Le chemin de la conversion
La conversion de ce vice exige d'abord une transformation profonde de notre regard sur la vie spirituelle et sur l'échelle des valeurs chrétiennes. Il faut réapprendre à estimer la vie cachée et le repos en Dieu comme des biens supérieurs aux agitations du monde, méditant sur la vie cachée de Notre-Seigneur à Nazareth pendant trente années avant son ministère public.

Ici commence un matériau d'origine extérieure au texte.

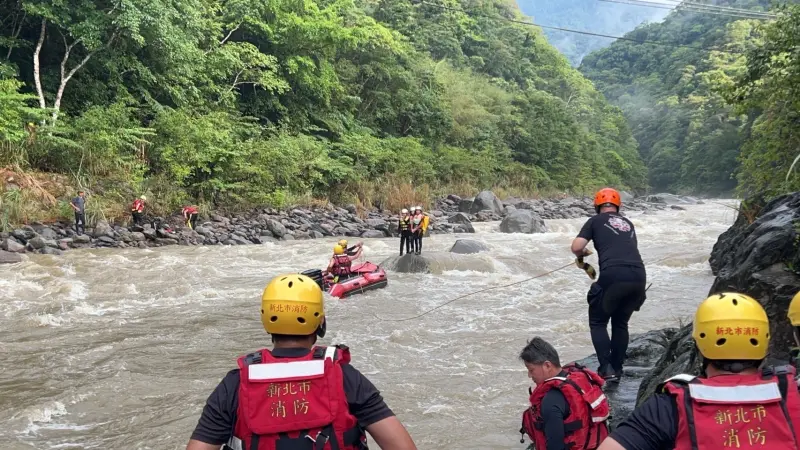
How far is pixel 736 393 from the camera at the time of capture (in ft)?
5.45

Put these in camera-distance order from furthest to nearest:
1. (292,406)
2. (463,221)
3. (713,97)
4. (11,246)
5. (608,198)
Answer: (713,97) → (463,221) → (11,246) → (608,198) → (292,406)

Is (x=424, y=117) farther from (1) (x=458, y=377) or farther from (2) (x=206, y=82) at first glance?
(1) (x=458, y=377)

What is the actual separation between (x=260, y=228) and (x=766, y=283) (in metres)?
14.6

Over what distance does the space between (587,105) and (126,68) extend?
4236 cm

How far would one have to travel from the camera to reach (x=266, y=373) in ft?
6.25

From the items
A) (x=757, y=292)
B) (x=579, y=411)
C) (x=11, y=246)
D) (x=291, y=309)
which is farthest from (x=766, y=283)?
(x=11, y=246)

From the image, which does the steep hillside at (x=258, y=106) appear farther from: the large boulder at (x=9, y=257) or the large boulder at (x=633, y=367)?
the large boulder at (x=633, y=367)

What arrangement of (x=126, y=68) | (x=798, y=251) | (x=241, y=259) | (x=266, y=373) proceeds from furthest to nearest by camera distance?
(x=126, y=68) < (x=241, y=259) < (x=798, y=251) < (x=266, y=373)

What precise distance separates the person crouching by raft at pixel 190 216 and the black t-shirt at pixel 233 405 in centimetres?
1545

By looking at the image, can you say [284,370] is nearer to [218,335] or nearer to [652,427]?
[652,427]

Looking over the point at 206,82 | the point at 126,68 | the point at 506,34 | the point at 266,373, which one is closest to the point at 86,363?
the point at 266,373

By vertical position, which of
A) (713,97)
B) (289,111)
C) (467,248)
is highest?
(713,97)

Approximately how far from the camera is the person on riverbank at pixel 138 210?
15586 millimetres

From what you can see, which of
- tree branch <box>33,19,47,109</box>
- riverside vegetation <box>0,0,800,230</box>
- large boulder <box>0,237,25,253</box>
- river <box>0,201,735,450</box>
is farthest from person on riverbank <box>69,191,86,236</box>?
tree branch <box>33,19,47,109</box>
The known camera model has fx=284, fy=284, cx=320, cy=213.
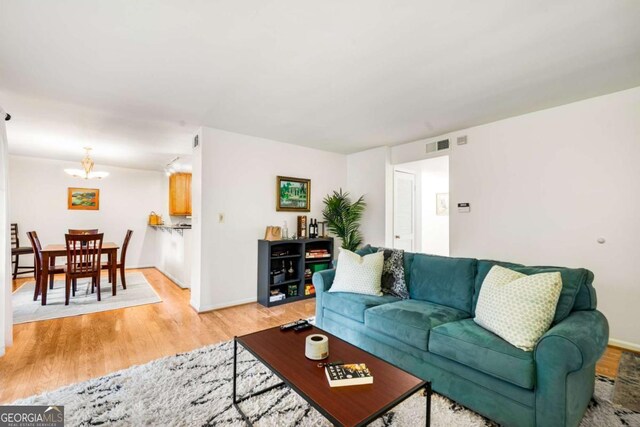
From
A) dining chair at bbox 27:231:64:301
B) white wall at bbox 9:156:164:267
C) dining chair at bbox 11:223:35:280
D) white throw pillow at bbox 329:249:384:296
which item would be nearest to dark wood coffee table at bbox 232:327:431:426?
white throw pillow at bbox 329:249:384:296

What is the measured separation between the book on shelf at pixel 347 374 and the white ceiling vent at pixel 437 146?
3.35 metres

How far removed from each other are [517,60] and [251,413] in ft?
9.94

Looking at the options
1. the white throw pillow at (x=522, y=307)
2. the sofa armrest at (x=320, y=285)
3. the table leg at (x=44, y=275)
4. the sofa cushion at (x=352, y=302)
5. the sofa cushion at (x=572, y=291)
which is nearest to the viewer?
the white throw pillow at (x=522, y=307)

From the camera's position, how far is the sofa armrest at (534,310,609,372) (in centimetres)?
135

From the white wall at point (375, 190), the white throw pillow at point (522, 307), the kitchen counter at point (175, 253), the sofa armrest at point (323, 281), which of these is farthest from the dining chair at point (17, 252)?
the white throw pillow at point (522, 307)

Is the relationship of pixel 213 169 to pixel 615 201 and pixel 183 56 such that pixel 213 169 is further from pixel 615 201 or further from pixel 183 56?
pixel 615 201

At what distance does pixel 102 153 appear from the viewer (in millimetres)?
5055

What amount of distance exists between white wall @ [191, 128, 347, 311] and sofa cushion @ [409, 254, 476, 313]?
2306mm

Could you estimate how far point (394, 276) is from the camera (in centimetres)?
272

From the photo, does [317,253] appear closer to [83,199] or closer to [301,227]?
[301,227]

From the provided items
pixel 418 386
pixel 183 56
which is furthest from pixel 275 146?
pixel 418 386

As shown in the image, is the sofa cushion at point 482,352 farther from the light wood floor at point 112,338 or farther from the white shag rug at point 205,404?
the light wood floor at point 112,338

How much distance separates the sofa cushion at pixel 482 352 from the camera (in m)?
1.47

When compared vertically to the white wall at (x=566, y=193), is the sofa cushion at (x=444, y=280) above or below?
below
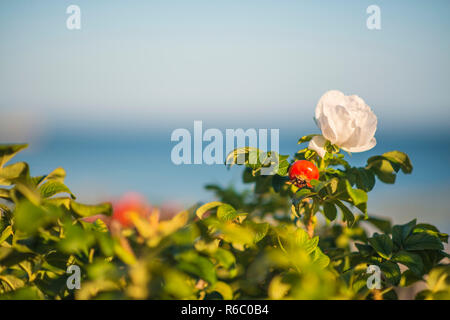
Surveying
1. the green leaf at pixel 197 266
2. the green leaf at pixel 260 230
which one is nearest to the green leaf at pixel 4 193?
the green leaf at pixel 197 266

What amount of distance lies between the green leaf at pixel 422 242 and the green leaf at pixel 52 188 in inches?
28.2

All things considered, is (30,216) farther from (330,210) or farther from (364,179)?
(364,179)

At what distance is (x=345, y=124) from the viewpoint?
3.21 ft

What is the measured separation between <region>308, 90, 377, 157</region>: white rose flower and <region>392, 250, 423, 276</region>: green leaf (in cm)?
27

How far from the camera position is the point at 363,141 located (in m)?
1.00

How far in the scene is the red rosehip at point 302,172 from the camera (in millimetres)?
934

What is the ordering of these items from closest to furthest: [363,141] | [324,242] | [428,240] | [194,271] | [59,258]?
[194,271] < [59,258] < [428,240] < [363,141] < [324,242]

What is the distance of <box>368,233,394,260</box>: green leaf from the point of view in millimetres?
869

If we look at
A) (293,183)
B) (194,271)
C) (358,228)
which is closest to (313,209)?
(293,183)

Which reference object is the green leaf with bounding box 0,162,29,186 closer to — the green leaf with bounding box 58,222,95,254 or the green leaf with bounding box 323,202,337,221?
the green leaf with bounding box 58,222,95,254

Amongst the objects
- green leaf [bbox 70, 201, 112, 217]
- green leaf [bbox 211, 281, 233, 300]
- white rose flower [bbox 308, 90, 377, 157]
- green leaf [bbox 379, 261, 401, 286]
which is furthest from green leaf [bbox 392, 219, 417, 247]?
green leaf [bbox 70, 201, 112, 217]

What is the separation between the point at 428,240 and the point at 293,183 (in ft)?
Result: 1.03

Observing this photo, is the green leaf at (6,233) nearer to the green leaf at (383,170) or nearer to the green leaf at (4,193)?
the green leaf at (4,193)
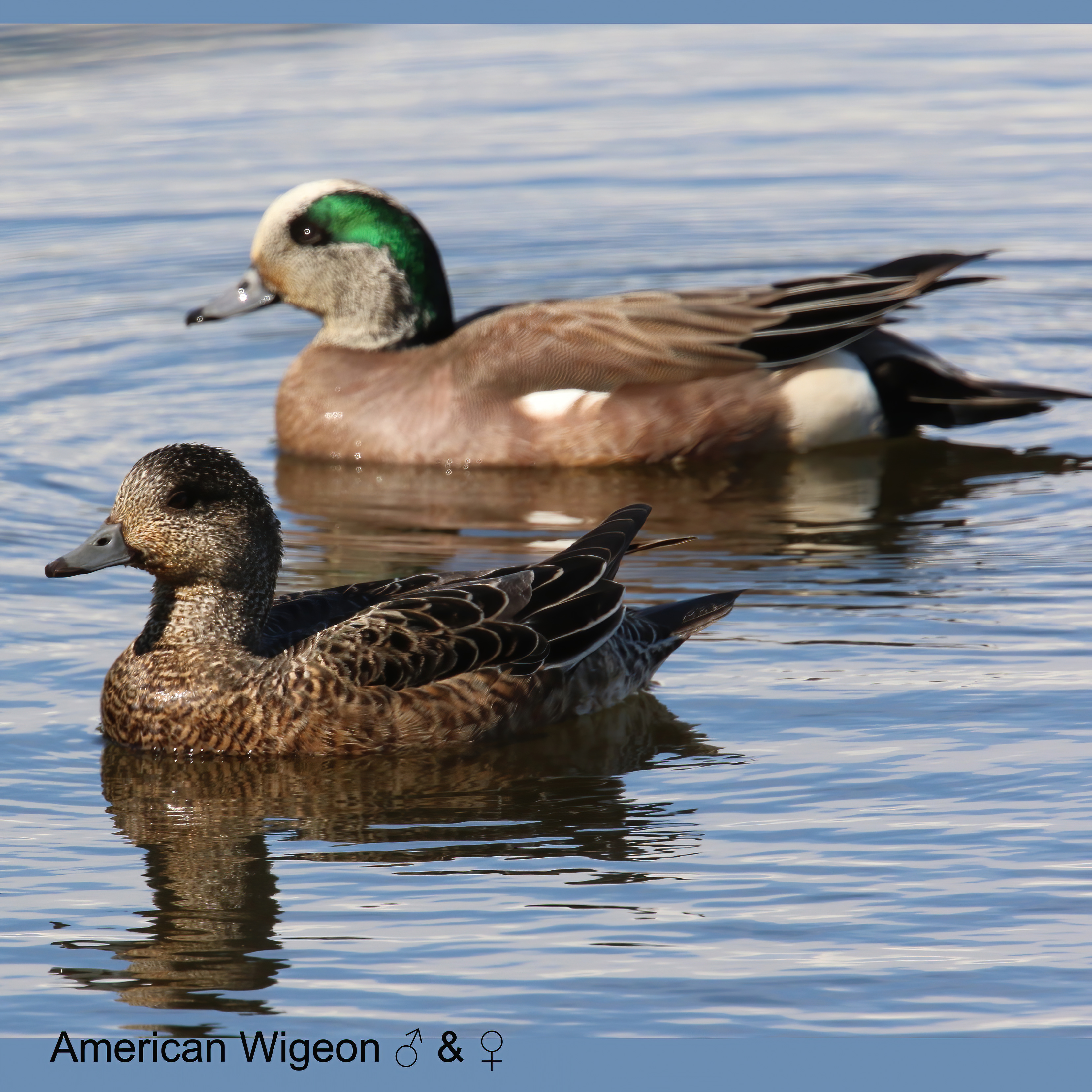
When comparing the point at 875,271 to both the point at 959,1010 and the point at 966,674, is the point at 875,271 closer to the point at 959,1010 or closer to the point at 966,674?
the point at 966,674

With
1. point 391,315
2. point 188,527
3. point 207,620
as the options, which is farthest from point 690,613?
point 391,315

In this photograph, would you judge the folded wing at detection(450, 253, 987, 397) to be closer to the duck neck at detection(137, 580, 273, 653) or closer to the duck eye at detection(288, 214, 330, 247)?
the duck eye at detection(288, 214, 330, 247)

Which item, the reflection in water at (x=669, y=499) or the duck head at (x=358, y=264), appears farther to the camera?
the duck head at (x=358, y=264)

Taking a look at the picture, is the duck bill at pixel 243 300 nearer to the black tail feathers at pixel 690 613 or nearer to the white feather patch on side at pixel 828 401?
the white feather patch on side at pixel 828 401

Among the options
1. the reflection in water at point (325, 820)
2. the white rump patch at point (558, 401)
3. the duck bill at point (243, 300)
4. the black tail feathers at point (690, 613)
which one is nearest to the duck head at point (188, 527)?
the reflection in water at point (325, 820)

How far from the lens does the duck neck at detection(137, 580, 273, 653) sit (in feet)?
22.5

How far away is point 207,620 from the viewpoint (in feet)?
22.6

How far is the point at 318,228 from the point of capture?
35.6 feet

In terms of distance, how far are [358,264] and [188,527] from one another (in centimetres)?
437

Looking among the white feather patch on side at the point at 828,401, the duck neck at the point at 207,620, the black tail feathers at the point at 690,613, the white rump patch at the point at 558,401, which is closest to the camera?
the duck neck at the point at 207,620

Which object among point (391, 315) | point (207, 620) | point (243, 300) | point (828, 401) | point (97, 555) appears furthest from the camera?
point (243, 300)

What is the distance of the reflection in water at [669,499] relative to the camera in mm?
9039

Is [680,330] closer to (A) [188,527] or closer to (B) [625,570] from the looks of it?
(B) [625,570]

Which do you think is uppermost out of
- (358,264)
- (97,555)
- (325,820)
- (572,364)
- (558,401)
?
(358,264)
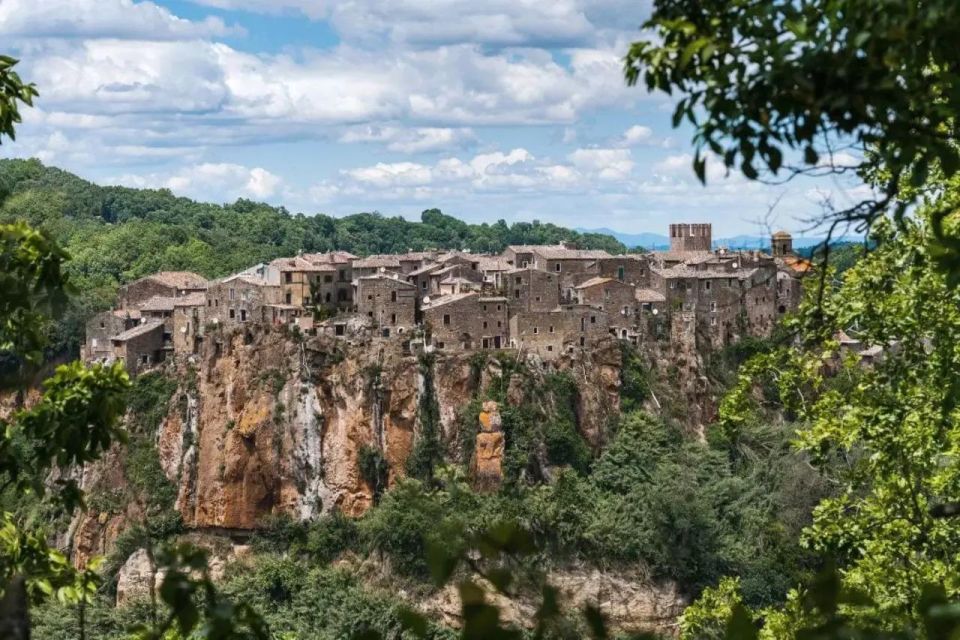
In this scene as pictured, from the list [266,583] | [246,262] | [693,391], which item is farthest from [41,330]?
[246,262]

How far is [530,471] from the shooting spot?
47.4m

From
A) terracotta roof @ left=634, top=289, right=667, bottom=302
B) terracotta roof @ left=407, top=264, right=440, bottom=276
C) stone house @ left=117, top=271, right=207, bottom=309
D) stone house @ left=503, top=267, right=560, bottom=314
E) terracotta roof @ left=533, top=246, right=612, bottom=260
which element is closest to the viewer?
stone house @ left=503, top=267, right=560, bottom=314

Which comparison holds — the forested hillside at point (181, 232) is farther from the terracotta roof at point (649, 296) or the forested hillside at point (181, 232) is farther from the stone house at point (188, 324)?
the terracotta roof at point (649, 296)

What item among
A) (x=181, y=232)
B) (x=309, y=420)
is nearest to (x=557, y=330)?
(x=309, y=420)

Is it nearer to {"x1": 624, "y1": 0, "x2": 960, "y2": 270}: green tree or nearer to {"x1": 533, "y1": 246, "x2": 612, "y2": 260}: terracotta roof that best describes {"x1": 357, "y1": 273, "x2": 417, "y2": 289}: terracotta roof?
{"x1": 533, "y1": 246, "x2": 612, "y2": 260}: terracotta roof

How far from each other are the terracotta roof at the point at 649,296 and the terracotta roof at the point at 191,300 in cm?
1419

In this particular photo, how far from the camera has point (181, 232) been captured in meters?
78.7

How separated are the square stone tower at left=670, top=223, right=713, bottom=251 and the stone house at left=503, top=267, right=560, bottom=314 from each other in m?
16.8

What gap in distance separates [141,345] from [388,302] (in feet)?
28.9

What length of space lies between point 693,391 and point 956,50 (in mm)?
46821

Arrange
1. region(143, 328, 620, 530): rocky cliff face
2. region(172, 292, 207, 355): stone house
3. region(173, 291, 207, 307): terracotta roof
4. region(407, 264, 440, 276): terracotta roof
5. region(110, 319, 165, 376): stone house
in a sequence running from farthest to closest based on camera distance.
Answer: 1. region(407, 264, 440, 276): terracotta roof
2. region(173, 291, 207, 307): terracotta roof
3. region(172, 292, 207, 355): stone house
4. region(110, 319, 165, 376): stone house
5. region(143, 328, 620, 530): rocky cliff face

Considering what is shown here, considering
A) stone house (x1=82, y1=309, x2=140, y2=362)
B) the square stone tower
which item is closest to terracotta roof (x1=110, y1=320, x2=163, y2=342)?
stone house (x1=82, y1=309, x2=140, y2=362)

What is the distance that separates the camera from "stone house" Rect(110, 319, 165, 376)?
50625mm

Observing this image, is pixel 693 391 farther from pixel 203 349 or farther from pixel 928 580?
pixel 928 580
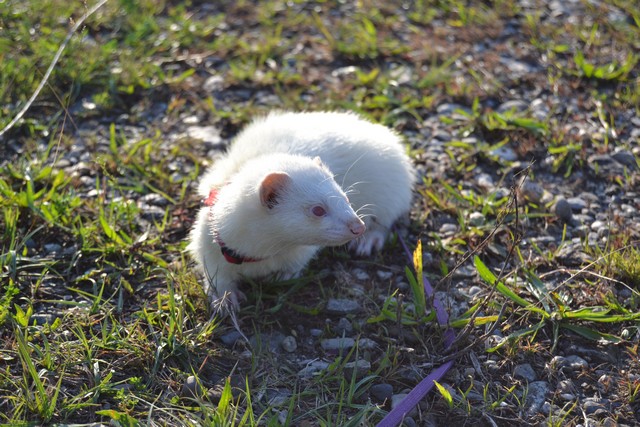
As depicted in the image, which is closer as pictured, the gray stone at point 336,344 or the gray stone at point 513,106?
the gray stone at point 336,344

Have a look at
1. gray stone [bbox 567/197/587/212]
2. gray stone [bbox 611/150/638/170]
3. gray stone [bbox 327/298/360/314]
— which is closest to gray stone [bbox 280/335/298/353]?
gray stone [bbox 327/298/360/314]

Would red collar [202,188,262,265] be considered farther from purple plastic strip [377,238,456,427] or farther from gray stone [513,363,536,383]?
gray stone [513,363,536,383]

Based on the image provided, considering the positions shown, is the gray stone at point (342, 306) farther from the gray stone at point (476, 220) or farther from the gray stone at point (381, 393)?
the gray stone at point (476, 220)

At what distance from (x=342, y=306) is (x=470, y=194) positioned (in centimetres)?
125

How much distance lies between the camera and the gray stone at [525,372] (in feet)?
10.3

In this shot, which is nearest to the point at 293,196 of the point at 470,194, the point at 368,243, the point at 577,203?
the point at 368,243

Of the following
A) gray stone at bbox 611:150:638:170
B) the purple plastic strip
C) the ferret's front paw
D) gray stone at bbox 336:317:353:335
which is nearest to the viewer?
the purple plastic strip

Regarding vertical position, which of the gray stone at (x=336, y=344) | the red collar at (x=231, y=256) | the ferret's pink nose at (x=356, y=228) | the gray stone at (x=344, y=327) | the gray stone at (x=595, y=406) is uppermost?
the ferret's pink nose at (x=356, y=228)

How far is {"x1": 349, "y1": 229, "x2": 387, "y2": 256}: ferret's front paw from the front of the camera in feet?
13.0

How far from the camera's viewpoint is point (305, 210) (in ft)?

Cette conversion passe nécessairement par l'expérience personnelle du recueillement et de l'oraison : ce n'est qu'en goûtant nous-mêmes la douceur du repos en Dieu que nous cesserons d'envier celui des autres pour aspirer légitimement à le partager. Il est salutaire de lire les vies et les écrits des grands contemplatifs pour comprendre la fécondité mystérieuse de leur vie cachée et la valeur immense de leur intercession pour l'Église et le monde. Enfin, il faut demander instamment dans la prière la grâce de la charité fraternelle authentique qui se réjouit du bien d'autrui comme de son propre bien, et celle de l'humilité qui nous permet de reconnaître que toute grâce vient de Dieu et qu'elle est donnée pour l'édification commune du Corps mystique du Christ.